Post n°163 pubblicato il 22 Luglio 2017 da IMMAGINIRCFO
 

Allora i giusti splenderanno come il sole
nel regno del Padre loro.
Chi ha orecchi, intenda!

https://3.bp.blogspot.com/-_7WeUTECj60/WLQAeMx_HkI/AAAAAAAAAxI/NIR2TJ1Jljcgd5arPscS0OUhOReRmv6UQCLcB/s320/masa%2Bpenuain.jpg

Dal Vangelo di Gesù Cristo secondo Matteo 13,24-43

Un’altra parabola espose loro così: «Il Regno dei Cieli si può paragonare a un uomo che ha seminato del buon seme nel suo campo. Ma mentre tutti dormivano venne il suo nemico, seminò zizzania in mezzo al grano e se ne andò. Quando poi la messe fiorì e fece frutto, ecco apparve anche la zizzania. Allora i servi andarono dal padrone di casa e gli dissero: Padrone, non hai seminato del buon seme nel tuo campo? Da dove viene dunque la zizzania? Ed egli rispose loro: Un nemico ha fatto questo. E i servi gli dissero: Vuoi dunque che andiamo a raccoglierla? No, rispose, perché non succeda che, cogliendo la zizzania, con essa sradichiate anche il grano. Lasciate che l’una e l’altro crescano insieme fino alla mietitura e al momento della mietitura dirò ai mietitori: Cogliete prima la zizzania e legatela in fastelli per bruciarla; il grano invece riponetelo nel mio granaio». Un’altra parabola espose loro: «Il Regno dei Cieli si può paragonare a un granellino di senapa, che un uomo prende e semina nel suo campo. Esso è il più piccolo di tutti i semi ma, una volta cresciuto, è più grande degli altri legumi e diventa un albero, tanto che vengono gli uccelli del cielo e si annidano fra i suoi rami». Un’altra parabola disse loro: «Il Regno dei Cieli si può paragonare al lievito, che una donna ha preso e impastato con tre misure di farina perché tutta si fermenti». Tutte queste cose Gesù disse alla folla in parabole e non parlava ad essa se non in parabole, perché si adempisse ciò che era stato detto dal profeta: Aprirò la mia bocca in parabole, proclamerò cose nascoste fin dalla fondazione del mondo. Poi Gesù lasciò la folla ed entrò in casa; i suoi discepoli gli si accostarono per dirgli: «Spiegaci la parabola della zizzania nel campo». Ed Egli rispose: «Colui che semina il buon seme è il Figlio dell’Uomo. Il campo è il mondo. Il seme buono sono i figli del Regno; la zizzania sono i figli del maligno, e il nemico che l’ha seminata è il diavolo. La mietitura rappresenta la fine del mondo, e i mietitori sono gli angeli. Come dunque si raccoglie la zizzania e si brucia nel fuoco, così avverrà alla fine del mondo. Il Figlio dell’Uomo manderà i suoi Angeli, i quali raccoglieranno dal suo regno tutti gli scandali e tutti gli operatori di iniquità e li getteranno nella fornace ardente dove sarà pianto e stridore di denti. Allora i giusti splenderanno come il sole nel regno del Padre loro. Chi ha orecchi, intenda!
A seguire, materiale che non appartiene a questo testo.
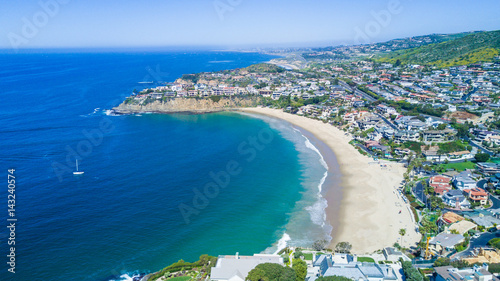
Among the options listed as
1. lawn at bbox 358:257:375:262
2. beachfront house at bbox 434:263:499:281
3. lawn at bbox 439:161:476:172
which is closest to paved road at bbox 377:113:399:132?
lawn at bbox 439:161:476:172

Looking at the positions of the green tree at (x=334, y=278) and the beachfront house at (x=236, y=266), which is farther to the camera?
the beachfront house at (x=236, y=266)

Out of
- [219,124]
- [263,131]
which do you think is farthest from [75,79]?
[263,131]

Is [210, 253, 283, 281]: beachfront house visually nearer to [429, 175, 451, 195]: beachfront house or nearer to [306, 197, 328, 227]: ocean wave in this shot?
[306, 197, 328, 227]: ocean wave

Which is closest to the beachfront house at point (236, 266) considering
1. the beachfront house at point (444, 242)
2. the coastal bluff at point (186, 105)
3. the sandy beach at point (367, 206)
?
the sandy beach at point (367, 206)

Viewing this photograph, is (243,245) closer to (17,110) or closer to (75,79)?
(17,110)

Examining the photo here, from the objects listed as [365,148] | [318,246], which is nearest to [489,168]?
[365,148]

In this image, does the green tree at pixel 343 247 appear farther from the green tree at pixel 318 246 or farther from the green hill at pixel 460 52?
the green hill at pixel 460 52

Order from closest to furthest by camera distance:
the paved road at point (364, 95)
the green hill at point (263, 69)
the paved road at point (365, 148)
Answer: the paved road at point (365, 148) < the paved road at point (364, 95) < the green hill at point (263, 69)
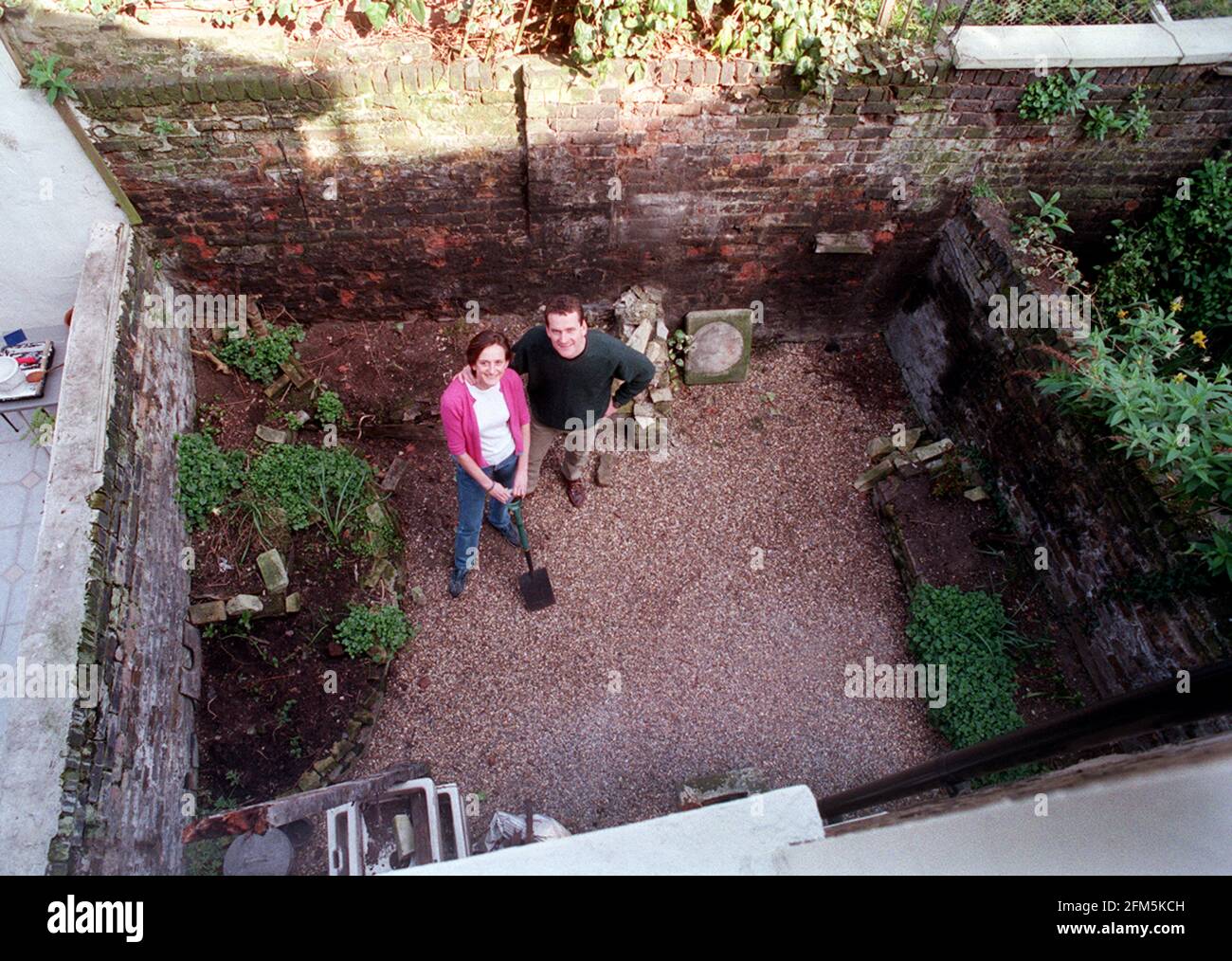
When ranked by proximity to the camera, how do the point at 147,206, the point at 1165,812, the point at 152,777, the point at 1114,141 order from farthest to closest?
1. the point at 1114,141
2. the point at 147,206
3. the point at 152,777
4. the point at 1165,812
Rivelazione di Gesù a Maria Valtorta

Corrispondenza nell’“Evangelo come mi è stato rivelato” di Maria Valtorta

Volume 3 - Capitolo 181 - pagina 17

(8 giugno 1945)

Un’alba chiara imperla il lago e fascia i colli di una nebbia leggera come velo di mussola da cui appaiono, ingentiliti, ulivi e noci, e case e dossi dei paesi del lago. Le barche scivolano quiete e silenziose, dirette verso Cafarnao. Ma ad un certo punto Pietro piega la barra del timone così rudemente che la barca si inchina da un lato.

«Che fai?» chiede Andrea.

«C’è la barca di un gufo. Esce ora da Cafarnao. Ho buoni occhi e, da ieri sera, fiuto di segugio. Non voglio che ci vedano. Torno al fiume. Andremo a piedi».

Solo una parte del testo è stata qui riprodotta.